Pierre Pinson is chief scientist at Halfspace, as well as the chair of data-centric design engineering at Imperial College London, Dyson School of Design Engineering (UK). He is also an adjunct professor of operations research and analytics at the Technical University of Denmark and an international research fellow at the Center for Research on Energy, Aarhus University (Denmark). He is the editor-in-chief of the International Journal of Forecasting.

Mikkel Bjørn is a partner and associate director of data science in Halfspace. He holds a PhD in particle physics from the University of Oxford (UK) for work at the CERN laboratory, as well as an MSc in theoretical physics from the Niels Bohr Institute (Denmark). He has received multiple prizes and awards, including the 2021 PhD prize for the best doctoral thesis in the UK within the LHCb collaboration. He won a bronze medal at the International Physics Olympiad finals in Mexico in 2009.

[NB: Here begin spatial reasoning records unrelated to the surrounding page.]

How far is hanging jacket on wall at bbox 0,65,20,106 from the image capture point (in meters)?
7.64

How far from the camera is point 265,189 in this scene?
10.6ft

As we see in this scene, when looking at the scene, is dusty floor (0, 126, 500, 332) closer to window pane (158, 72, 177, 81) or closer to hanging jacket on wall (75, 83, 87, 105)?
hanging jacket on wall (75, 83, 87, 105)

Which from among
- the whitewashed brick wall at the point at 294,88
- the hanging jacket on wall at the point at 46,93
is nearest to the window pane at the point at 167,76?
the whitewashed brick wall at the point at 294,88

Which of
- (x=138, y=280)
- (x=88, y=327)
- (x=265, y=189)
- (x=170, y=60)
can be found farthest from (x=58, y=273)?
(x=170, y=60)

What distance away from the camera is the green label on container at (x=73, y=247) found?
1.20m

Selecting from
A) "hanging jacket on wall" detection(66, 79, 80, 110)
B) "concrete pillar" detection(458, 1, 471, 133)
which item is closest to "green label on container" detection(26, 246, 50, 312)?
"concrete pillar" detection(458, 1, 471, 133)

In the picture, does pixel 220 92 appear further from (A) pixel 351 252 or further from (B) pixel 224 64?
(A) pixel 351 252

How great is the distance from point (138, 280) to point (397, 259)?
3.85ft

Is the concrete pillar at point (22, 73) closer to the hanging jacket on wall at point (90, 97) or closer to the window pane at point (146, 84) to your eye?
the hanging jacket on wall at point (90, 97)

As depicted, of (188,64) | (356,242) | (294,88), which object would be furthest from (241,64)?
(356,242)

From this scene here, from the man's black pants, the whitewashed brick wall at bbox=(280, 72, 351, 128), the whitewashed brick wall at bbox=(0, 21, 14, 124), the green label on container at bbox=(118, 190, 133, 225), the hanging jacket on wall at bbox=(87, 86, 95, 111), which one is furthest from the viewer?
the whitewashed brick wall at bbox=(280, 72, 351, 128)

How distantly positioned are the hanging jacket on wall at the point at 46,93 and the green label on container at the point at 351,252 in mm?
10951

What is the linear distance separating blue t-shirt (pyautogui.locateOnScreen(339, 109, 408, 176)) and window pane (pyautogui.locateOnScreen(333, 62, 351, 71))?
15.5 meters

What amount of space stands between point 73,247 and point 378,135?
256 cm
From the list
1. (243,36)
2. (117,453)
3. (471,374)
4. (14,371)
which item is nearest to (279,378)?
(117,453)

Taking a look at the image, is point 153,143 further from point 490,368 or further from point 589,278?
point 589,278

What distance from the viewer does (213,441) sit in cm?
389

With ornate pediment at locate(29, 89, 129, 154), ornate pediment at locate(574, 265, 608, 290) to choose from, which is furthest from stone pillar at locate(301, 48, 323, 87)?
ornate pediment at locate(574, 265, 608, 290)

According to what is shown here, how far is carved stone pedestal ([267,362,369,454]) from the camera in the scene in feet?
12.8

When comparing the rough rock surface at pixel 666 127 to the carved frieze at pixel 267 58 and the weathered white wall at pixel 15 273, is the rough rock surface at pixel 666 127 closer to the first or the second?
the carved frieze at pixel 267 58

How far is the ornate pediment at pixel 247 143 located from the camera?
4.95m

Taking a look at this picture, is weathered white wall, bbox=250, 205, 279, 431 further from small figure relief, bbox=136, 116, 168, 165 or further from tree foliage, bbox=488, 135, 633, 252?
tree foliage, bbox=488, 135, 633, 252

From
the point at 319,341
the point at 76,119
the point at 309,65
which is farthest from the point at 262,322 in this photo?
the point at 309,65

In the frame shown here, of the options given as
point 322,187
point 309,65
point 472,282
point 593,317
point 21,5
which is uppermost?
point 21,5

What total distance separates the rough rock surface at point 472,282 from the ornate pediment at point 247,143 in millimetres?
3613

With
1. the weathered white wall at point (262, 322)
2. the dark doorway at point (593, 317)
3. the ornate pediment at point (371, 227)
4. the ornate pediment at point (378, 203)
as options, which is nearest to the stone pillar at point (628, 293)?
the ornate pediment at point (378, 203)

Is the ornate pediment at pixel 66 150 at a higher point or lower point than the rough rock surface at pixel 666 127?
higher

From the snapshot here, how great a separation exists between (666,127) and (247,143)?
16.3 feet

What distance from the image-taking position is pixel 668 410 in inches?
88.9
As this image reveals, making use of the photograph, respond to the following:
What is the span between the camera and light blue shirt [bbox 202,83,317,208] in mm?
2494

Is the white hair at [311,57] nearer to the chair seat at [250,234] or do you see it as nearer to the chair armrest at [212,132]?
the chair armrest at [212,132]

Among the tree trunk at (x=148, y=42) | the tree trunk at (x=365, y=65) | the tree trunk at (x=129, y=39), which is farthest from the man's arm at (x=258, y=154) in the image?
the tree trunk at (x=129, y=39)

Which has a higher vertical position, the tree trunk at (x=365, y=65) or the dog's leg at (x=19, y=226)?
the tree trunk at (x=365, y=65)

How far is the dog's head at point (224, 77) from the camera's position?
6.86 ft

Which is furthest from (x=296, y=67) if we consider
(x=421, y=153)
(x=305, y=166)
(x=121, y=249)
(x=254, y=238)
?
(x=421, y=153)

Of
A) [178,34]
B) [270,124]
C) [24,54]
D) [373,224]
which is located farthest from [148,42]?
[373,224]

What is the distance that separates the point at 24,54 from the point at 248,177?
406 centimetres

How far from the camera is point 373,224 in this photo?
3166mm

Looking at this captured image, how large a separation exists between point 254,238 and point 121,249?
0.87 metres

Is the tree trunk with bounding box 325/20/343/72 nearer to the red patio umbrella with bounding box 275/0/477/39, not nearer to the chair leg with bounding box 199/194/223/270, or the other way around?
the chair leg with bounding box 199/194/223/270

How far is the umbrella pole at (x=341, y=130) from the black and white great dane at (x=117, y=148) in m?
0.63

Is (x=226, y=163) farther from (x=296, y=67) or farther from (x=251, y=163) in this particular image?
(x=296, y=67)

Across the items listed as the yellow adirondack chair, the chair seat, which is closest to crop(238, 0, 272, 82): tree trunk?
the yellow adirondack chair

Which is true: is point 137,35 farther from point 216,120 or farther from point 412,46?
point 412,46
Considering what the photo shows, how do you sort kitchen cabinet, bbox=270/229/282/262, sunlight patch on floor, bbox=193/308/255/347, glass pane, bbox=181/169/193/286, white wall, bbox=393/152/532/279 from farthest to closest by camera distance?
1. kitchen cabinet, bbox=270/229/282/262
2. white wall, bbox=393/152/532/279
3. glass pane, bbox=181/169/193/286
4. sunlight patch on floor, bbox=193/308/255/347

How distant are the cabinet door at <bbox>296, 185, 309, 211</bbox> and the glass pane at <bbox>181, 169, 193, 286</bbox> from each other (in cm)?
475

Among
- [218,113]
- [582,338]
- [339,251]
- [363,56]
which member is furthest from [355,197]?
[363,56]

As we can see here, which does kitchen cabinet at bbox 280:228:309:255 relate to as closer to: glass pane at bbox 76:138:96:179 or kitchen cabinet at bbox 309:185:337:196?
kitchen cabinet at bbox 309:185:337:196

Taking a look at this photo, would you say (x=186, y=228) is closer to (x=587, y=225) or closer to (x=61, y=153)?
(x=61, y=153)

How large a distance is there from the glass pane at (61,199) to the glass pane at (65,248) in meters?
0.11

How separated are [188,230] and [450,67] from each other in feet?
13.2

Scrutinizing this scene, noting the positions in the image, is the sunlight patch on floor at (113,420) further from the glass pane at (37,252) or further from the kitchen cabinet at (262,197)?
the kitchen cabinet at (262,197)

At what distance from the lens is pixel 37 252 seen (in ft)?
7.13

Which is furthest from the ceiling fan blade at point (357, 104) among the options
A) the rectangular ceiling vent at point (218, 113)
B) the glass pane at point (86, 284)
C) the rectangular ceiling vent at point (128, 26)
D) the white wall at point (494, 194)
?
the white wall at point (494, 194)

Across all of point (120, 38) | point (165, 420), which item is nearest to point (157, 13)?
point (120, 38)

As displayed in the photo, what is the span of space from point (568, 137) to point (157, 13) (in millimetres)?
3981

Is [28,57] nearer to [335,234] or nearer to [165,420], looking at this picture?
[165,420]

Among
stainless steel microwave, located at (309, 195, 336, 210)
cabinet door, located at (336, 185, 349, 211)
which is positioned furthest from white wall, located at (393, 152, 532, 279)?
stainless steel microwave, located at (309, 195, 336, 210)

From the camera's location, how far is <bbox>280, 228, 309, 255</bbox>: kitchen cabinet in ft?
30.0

Simon Kristiansen holds a PhD in operations research and applied mathematics from the Technical University of Denmark. He is a cofounder, partner, and associate director for engineering at Halfspace. He received the bronze medal from the unofficial World Cup in Schedule Planning.

Claus B. Nielsen is founding partner and CEO of Halfspace. He has years of experience in building advanced technical teams to support commercial strategies, and as an advisor to senior leaders in well-known Danish and American organizations on artificial intelligence (AI) use case maturity and investments in AI. Prior to founding Halfspace, he cofounded two recognized online platforms in Scandinavia, within gaming and fashion blogs. He is a former world top-10–ranked backgammon player by World Series of Backgammon.

Lasse Janerka is director, Business Optimization & Digital, at Molslinjen. He holds both BSc and MSc degrees from Aarhus University, and had a diverse career within marketing and journalism before leading different projects and initiatives for Molslinjen over the last 10 years.

Jesper Skovgaard is chief commercial officer (CCO) at Molslinjen. He received a degree from the Copenhagen Business School (Denmark). He has been leading pricing and revenue management projects for different companies in the airline industry, before taking that lead position at Molslinjen 12 years ago.

Kristian Durhuus is chief executive officer (CEO) at Molslinjen. He received a BSc in business administration from the University of Southern Denmark and an MSc in international management and business economics from the Copenhagen Business School (Denmark). He has had management leadership positions with Swiss International Airlines, LSG Sky Chef, Copenhagen Airport, ForSea, and Molslinjen.